DIRECTIONS —
Copy all lines containing the string "over" from the records below.

Collected data entries
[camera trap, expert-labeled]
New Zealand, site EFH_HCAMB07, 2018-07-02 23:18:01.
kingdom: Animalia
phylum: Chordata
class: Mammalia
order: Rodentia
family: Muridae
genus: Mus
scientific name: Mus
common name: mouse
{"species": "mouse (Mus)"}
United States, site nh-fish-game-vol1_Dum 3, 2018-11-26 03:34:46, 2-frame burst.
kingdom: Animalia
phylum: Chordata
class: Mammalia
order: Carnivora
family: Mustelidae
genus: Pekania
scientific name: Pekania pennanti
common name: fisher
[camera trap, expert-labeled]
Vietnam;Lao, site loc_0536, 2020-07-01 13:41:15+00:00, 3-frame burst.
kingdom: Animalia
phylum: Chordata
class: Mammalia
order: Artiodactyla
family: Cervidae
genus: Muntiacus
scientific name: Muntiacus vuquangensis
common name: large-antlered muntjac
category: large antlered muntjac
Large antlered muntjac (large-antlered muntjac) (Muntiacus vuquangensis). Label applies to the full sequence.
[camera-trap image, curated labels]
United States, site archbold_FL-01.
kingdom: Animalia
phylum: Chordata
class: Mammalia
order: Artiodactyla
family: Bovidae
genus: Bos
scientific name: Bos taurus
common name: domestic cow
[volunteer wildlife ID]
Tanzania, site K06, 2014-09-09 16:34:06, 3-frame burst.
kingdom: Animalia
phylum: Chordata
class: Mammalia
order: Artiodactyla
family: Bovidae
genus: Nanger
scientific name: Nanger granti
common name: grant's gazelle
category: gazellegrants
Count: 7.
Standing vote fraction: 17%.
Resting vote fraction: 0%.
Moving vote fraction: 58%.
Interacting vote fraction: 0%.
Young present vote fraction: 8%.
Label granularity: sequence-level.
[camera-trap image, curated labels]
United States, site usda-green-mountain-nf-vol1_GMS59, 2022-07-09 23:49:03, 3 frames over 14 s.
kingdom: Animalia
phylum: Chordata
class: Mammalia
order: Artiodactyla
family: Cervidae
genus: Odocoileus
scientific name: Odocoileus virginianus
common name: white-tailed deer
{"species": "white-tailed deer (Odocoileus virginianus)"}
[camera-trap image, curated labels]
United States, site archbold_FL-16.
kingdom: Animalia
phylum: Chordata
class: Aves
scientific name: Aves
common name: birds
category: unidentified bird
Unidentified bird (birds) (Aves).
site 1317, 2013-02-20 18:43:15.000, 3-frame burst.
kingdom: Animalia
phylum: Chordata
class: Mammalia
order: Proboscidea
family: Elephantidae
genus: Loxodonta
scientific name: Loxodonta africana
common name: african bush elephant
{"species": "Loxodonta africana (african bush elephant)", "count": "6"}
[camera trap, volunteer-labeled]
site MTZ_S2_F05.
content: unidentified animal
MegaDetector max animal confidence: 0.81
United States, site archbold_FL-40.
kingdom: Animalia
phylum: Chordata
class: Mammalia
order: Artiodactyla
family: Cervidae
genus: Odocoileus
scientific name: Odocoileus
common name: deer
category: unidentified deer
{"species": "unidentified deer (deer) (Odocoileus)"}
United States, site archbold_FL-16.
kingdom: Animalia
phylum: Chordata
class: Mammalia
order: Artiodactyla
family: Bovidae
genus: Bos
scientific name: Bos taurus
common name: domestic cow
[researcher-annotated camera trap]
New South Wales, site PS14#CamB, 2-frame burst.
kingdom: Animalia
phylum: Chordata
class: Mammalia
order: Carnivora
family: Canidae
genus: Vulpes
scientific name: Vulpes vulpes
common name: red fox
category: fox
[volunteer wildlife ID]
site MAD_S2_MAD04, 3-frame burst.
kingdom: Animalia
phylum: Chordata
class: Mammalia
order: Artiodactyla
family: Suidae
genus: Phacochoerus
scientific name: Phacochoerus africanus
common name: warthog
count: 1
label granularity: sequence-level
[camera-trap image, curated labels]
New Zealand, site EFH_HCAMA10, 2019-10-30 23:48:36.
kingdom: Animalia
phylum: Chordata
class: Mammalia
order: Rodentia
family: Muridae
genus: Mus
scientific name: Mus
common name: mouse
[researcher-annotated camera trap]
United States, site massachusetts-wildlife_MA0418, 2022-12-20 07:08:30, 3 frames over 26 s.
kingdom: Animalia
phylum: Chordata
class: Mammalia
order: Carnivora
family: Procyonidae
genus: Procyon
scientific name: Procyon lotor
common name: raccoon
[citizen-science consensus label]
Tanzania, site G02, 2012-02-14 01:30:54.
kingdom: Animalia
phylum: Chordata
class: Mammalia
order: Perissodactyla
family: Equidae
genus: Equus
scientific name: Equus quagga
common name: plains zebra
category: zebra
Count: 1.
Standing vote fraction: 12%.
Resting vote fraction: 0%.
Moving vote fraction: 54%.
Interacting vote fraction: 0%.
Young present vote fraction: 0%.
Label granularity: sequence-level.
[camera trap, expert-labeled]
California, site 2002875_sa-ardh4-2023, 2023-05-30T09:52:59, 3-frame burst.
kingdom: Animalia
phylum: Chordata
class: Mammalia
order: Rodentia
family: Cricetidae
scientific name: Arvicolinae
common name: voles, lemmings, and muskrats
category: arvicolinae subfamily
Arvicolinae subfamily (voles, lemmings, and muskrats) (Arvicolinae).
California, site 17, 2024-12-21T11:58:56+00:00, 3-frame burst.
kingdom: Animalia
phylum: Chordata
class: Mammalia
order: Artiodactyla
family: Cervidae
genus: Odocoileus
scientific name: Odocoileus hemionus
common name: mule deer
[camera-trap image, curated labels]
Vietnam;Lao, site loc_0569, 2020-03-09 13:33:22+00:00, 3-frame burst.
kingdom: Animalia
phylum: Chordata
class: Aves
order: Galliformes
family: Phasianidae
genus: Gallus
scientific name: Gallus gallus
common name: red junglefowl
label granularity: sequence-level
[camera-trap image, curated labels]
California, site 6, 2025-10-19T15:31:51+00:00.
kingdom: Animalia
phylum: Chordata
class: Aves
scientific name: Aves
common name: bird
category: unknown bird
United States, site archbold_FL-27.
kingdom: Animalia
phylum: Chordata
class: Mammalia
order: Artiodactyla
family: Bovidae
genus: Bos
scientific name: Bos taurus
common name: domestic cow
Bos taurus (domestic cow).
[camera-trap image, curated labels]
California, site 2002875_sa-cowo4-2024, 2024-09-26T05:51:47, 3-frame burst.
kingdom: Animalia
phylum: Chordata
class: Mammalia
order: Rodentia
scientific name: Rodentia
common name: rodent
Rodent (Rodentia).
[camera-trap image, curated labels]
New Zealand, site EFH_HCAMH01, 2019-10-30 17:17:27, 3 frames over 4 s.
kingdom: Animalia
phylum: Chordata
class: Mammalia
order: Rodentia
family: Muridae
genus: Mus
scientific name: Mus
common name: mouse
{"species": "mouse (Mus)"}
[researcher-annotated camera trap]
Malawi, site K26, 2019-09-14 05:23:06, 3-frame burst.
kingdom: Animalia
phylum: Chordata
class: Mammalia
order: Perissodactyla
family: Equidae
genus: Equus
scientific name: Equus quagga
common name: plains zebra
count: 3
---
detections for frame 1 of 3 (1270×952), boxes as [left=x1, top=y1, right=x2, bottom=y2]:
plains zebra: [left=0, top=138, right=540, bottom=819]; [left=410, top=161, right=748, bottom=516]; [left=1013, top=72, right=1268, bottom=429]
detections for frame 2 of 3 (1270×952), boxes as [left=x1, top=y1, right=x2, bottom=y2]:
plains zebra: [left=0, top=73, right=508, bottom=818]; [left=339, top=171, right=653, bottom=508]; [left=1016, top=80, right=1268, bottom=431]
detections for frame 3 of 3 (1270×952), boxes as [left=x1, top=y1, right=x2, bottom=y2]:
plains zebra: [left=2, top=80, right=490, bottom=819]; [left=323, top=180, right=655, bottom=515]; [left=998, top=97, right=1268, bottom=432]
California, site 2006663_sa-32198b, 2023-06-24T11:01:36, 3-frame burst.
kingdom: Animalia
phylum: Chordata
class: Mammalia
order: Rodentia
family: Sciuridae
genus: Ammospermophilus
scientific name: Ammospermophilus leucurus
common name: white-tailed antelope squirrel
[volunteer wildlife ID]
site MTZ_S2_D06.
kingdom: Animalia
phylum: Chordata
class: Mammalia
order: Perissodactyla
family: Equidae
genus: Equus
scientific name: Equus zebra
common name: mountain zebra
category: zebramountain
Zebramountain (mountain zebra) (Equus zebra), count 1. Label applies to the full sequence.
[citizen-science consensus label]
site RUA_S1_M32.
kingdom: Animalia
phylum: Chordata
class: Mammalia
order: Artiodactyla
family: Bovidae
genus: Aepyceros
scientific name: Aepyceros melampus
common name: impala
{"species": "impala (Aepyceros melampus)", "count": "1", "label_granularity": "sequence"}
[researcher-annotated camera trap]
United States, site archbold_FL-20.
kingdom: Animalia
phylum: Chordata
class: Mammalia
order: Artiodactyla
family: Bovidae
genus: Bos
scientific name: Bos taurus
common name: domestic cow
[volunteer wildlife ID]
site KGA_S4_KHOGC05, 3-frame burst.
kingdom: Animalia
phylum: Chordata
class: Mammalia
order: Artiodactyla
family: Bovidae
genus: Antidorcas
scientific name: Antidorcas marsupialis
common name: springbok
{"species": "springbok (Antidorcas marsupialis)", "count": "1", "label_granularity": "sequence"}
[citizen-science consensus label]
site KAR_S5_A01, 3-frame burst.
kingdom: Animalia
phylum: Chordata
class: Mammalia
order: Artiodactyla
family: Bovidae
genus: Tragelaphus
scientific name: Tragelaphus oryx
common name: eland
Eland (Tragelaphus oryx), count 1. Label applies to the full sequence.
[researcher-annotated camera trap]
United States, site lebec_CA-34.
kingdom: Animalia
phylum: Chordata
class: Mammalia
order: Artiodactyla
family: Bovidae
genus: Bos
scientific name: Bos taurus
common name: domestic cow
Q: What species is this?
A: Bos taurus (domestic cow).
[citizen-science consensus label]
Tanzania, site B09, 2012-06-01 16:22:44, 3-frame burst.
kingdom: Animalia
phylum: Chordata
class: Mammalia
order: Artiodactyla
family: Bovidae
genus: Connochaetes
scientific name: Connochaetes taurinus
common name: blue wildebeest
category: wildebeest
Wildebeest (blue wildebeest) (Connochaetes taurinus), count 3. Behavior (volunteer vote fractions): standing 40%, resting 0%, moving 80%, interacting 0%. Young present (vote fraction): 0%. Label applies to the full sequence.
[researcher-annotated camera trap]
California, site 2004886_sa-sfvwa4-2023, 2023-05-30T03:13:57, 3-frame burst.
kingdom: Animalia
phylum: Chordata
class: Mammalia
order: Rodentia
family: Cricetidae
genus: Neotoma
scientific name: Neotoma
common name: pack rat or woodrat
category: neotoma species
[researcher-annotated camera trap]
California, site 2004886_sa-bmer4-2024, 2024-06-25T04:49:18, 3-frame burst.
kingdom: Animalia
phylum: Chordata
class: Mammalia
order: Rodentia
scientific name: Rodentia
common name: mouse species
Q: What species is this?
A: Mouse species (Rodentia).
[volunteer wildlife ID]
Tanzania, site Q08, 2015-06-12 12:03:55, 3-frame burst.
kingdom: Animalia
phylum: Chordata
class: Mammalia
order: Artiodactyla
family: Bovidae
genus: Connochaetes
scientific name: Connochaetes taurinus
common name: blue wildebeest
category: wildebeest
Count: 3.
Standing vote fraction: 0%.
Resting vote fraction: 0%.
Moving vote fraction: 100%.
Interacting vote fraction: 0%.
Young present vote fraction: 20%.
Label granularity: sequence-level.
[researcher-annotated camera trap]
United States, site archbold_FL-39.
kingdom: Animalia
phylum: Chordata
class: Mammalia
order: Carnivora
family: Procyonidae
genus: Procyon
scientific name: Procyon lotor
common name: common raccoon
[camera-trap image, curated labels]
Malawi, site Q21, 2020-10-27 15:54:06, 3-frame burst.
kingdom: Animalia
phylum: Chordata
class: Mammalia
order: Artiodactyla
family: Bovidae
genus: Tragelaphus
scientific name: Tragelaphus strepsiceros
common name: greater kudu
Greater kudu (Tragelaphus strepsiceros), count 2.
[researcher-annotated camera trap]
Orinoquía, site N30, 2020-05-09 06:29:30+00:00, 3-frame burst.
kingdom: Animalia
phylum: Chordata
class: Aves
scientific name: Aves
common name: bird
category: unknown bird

TASK SOLUTION —
United States, site usda-green-mountain-nf-vol1_GMS59, 2022-07-09 23:49:03, 3 frames over 14 s.
United States, site massachusetts-wildlife_MA0418, 2022-12-20 07:08:30, 3 frames over 26 s.
New Zealand, site EFH_HCAMH01, 2019-10-30 17:17:27, 3 frames over 4 s.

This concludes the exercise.